Gradually degenerating into ignorance and complacency.

Tuesday, April 04, 2006

French II (econ course)

It was interesting that you pointed out 4% unemployment, but where? I'm was noting complete unemployment with my lampooning statement of, “care for fries with that”, but rather that the jobs available are hardly equitable to development of the person. A graduate with a B.A. or B.S. or Masters shouldn’t be relegated to a lower paying job because of a shortage of jobs in their relative field or reasonable salary level. While a person working at McDonalds might make $15,000 a year, $18,000 tops, that is hardly substantial. It will allow them to survive, but hardly thrive. Take areas that have an abundance of service jobs, say … like this town. Manufacturing, soon to fade away anyway, left a while ago. Medicine is neat, but the nursing staff is underpaid for the number of hours and patient load underscores that.
The USA could do great things with its wealth, but it is spent in … other ways beyond the scope of a voter’s capacity to elicit change. Granted, some monies and expenditures are well beyond the understanding or allowable knowledge of Citizen A, but funding bovine orgasm research (kid you not) is no a legitimate use of money. Non-criminals, I purpose, need jobs more than ex-cons. Yet, there are placements for recently discharged ex-cons.
Presently, the 35+ white male is disposable in the general business workplace. There is no inherent value to them, they are the downtrodden now. They are the less-chosen. I'm not writing that they are uncommon, but are more readily replaced by those not fitting the category of 35+ white male. So the person is “downsized”. Competent, yet not wanting or capable of starting his own company, where does he go? He, like others in other ‘categories / meeting other criteria’ take jobs in other fields, generally at a pay cut, restarting – fewer benefits.
The French students want, what others want – secure, safe, well-paying jobs. They aren’t running around, rioting because they can’t even get a job selling pants or shoes, but rather that they can’t get entry level into jobs that are secure – unlike corporate America seeking fresh new ideas. The French, I understand, have unions that allow the dinosaurs to exist, sometimes crushing out better suited species (persons). That system is flawed. Our system of getting new, fresh ideas works, but downsizing so many people, who usually go to lesser-paid service fields in poor on corporate America’s account.

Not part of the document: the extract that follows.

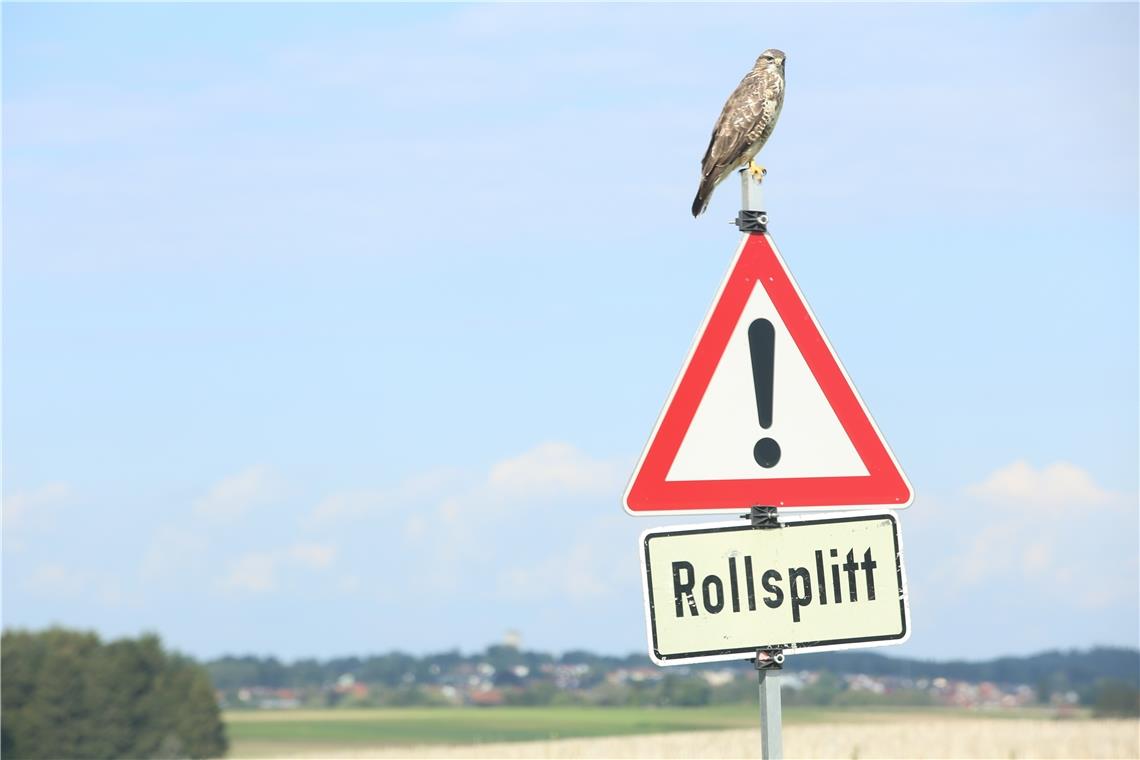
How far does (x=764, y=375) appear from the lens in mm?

Stats are one thing – 4%. So what? How about a real, valid, reliable breakdown of national, regional, state, and city employment. I'm less interested in unemployment, but rather where the workforce is … demographics. Would there be a large number of white males 35+ in service industries here? I wouldn’t know where to get it, but it CERTAINLY is more meaningful than a number of 4. Four answers a numerical question, which I'm not asking.

1 comment:

MR said...

I just attempted to post a lengthy response to this, but when I submitted it, it went to a "cannot display this page" and the BACK button yielded an empty canvas. Gone.

Here's the cliff's notes:

"YOU said the U.S. had the same problem"
"uh-huh"
"then *I* said 4%"
"uh-huh"
"then you said it was the QUALITY of the jobs"
"mm-hmm"
"then *I* said 'well I guess you're really up $hit creek.'"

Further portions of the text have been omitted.